About this exercise → The listing below must be given again in full, exactly.

Extracted entries →
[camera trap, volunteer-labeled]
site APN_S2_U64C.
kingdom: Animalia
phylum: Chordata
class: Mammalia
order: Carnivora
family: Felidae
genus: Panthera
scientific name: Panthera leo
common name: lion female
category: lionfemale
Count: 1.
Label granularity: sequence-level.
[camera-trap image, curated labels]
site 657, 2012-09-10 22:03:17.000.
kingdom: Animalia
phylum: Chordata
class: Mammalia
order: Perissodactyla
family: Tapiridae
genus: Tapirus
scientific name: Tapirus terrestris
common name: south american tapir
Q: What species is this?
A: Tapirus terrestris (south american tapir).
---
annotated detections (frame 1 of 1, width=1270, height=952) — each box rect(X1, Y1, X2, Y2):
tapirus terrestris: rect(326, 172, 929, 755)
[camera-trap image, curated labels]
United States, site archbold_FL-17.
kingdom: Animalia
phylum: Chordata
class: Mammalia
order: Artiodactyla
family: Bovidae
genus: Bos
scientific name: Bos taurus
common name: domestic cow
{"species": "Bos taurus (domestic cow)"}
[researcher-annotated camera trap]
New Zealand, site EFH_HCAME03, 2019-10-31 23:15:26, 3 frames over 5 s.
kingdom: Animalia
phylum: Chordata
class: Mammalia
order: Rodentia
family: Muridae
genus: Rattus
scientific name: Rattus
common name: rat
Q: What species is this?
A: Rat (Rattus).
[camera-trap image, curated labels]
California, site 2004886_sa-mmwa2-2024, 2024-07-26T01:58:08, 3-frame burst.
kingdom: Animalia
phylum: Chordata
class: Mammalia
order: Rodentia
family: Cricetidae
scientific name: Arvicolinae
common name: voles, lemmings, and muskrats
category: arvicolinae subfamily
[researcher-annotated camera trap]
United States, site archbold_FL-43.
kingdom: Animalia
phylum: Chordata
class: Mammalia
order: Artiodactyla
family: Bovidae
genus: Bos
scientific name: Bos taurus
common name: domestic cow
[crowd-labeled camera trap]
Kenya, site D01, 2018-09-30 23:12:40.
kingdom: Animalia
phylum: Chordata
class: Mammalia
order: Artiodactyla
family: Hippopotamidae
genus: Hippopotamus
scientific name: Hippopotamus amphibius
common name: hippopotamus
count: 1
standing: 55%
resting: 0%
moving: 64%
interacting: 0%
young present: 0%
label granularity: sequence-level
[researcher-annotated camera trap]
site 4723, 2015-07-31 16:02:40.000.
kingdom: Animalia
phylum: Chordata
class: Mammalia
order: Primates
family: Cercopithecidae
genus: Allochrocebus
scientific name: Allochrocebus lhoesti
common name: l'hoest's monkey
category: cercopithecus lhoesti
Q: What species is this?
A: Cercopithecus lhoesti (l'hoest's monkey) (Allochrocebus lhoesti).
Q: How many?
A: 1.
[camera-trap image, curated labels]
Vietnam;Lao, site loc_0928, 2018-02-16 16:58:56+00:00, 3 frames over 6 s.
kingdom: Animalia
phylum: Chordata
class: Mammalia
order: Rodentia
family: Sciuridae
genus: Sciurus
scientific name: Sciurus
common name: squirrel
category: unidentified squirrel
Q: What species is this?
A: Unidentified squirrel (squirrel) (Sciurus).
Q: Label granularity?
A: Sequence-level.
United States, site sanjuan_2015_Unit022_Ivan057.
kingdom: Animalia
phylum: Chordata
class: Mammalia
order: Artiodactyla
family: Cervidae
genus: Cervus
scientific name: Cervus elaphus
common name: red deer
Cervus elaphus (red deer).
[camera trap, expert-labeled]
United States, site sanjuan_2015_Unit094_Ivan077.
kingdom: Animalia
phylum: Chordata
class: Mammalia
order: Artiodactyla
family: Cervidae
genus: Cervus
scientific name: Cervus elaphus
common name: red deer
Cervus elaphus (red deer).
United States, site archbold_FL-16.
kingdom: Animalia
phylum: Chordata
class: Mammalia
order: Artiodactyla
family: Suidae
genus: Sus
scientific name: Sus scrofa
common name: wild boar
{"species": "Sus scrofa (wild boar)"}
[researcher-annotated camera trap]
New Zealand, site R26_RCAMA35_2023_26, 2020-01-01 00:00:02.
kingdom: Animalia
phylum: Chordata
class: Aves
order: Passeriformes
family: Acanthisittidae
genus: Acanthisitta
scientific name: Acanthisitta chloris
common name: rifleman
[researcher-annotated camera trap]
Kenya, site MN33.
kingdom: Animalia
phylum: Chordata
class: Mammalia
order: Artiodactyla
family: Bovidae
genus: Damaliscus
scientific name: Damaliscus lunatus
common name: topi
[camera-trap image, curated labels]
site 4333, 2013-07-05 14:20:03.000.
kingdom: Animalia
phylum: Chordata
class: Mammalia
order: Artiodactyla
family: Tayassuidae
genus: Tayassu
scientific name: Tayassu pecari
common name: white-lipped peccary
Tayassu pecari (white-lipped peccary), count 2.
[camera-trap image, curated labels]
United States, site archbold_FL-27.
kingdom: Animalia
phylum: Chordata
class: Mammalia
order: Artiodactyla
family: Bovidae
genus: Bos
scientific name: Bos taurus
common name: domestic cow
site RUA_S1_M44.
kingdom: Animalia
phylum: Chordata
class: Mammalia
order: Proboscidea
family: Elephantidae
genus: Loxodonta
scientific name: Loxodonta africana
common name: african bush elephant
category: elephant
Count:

Answer to the problem →
[camera trap, volunteer-labeled]
site APN_S2_U64C.
kingdom: Animalia
phylum: Chordata
class: Mammalia
order: Carnivora
family: Felidae
genus: Panthera
scientific name: Panthera leo
common name: lion female
category: lionfemale
Count: 1.
Label granularity: sequence-level.
[camera-trap image, curated labels]
site 657, 2012-09-10 22:03:17.000.
kingdom: Animalia
phylum: Chordata
class: Mammalia
order: Perissodactyla
family: Tapiridae
genus: Tapirus
scientific name: Tapirus terrestris
common name: south american tapir
Q: What species is this?
A: Tapirus terrestris (south american tapir).
---
annotated detections (frame 1 of 1, width=1270, height=952) — each box rect(X1, Y1, X2, Y2):
tapirus terrestris: rect(326, 172, 929, 755)
[camera-trap image, curated labels]
United States, site archbold_FL-17.
kingdom: Animalia
phylum: Chordata
class: Mammalia
order: Artiodactyla
family: Bovidae
genus: Bos
scientific name: Bos taurus
common name: domestic cow
{"species": "Bos taurus (domestic cow)"}
[researcher-annotated camera trap]
New Zealand, site EFH_HCAME03, 2019-10-31 23:15:26, 3 frames over 5 s.
kingdom: Animalia
phylum: Chordata
class: Mammalia
order: Rodentia
family: Muridae
genus: Rattus
scientific name: Rattus
common name: rat
Q: What species is this?
A: Rat (Rattus).
[camera-trap image, curated labels]
California, site 2004886_sa-mmwa2-2024, 2024-07-26T01:58:08, 3-frame burst.
kingdom: Animalia
phylum: Chordata
class: Mammalia
order: Rodentia
family: Cricetidae
scientific name: Arvicolinae
common name: voles, lemmings, and muskrats
category: arvicolinae subfamily
[researcher-annotated camera trap]
United States, site archbold_FL-43.
kingdom: Animalia
phylum: Chordata
class: Mammalia
order: Artiodactyla
family: Bovidae
genus: Bos
scientific name: Bos taurus
common name: domestic cow
[crowd-labeled camera trap]
Kenya, site D01, 2018-09-30 23:12:40.
kingdom: Animalia
phylum: Chordata
class: Mammalia
order: Artiodactyla
family: Hippopotamidae
genus: Hippopotamus
scientific name: Hippopotamus amphibius
common name: hippopotamus
count: 1
standing: 55%
resting: 0%
moving: 64%
interacting: 0%
young present: 0%
label granularity: sequence-level
[researcher-annotated camera trap]
site 4723, 2015-07-31 16:02:40.000.
kingdom: Animalia
phylum: Chordata
class: Mammalia
order: Primates
family: Cercopithecidae
genus: Allochrocebus
scientific name: Allochrocebus lhoesti
common name: l'hoest's monkey
category: cercopithecus lhoesti
Q: What species is this?
A: Cercopithecus lhoesti (l'hoest's monkey) (Allochrocebus lhoesti).
Q: How many?
A: 1.
[camera-trap image, curated labels]
Vietnam;Lao, site loc_0928, 2018-02-16 16:58:56+00:00, 3 frames over 6 s.
kingdom: Animalia
phylum: Chordata
class: Mammalia
order: Rodentia
family: Sciuridae
genus: Sciurus
scientific name: Sciurus
common name: squirrel
category: unidentified squirrel
Q: What species is this?
A: Unidentified squirrel (squirrel) (Sciurus).
Q: Label granularity?
A: Sequence-level.
United States, site sanjuan_2015_Unit022_Ivan057.
kingdom: Animalia
phylum: Chordata
class: Mammalia
order: Artiodactyla
family: Cervidae
genus: Cervus
scientific name: Cervus elaphus
common name: red deer
Cervus elaphus (red deer).
[camera trap, expert-labeled]
United States, site sanjuan_2015_Unit094_Ivan077.
kingdom: Animalia
phylum: Chordata
class: Mammalia
order: Artiodactyla
family: Cervidae
genus: Cervus
scientific name: Cervus elaphus
common name: red deer
Cervus elaphus (red deer).
United States, site archbold_FL-16.
kingdom: Animalia
phylum: Chordata
class: Mammalia
order: Artiodactyla
family: Suidae
genus: Sus
scientific name: Sus scrofa
common name: wild boar
{"species": "Sus scrofa (wild boar)"}
[researcher-annotated camera trap]
New Zealand, site R26_RCAMA35_2023_26, 2020-01-01 00:00:02.
kingdom: Animalia
phylum: Chordata
class: Aves
order: Passeriformes
family: Acanthisittidae
genus: Acanthisitta
scientific name: Acanthisitta chloris
common name: rifleman
[researcher-annotated camera trap]
Kenya, site MN33.
kingdom: Animalia
phylum: Chordata
class: Mammalia
order: Artiodactyla
family: Bovidae
genus: Damaliscus
scientific name: Damaliscus lunatus
common name: topi
[camera-trap image, curated labels]
site 4333, 2013-07-05 14:20:03.000.
kingdom: Animalia
phylum: Chordata
class: Mammalia
order: Artiodactyla
family: Tayassuidae
genus: Tayassu
scientific name: Tayassu pecari
common name: white-lipped peccary
Tayassu pecari (white-lipped peccary), count 2.
[camera-trap image, curated labels]
United States, site archbold_FL-27.
kingdom: Animalia
phylum: Chordata
class: Mammalia
order: Artiodactyla
family: Bovidae
genus: Bos
scientific name: Bos taurus
common name: domestic cow
site RUA_S1_M44.
kingdom: Animalia
phylum: Chordata
class: Mammalia
order: Proboscidea
family: Elephantidae
genus: Loxodonta
scientific name: Loxodonta africana
common name: african bush elephant
category: elephant
Count:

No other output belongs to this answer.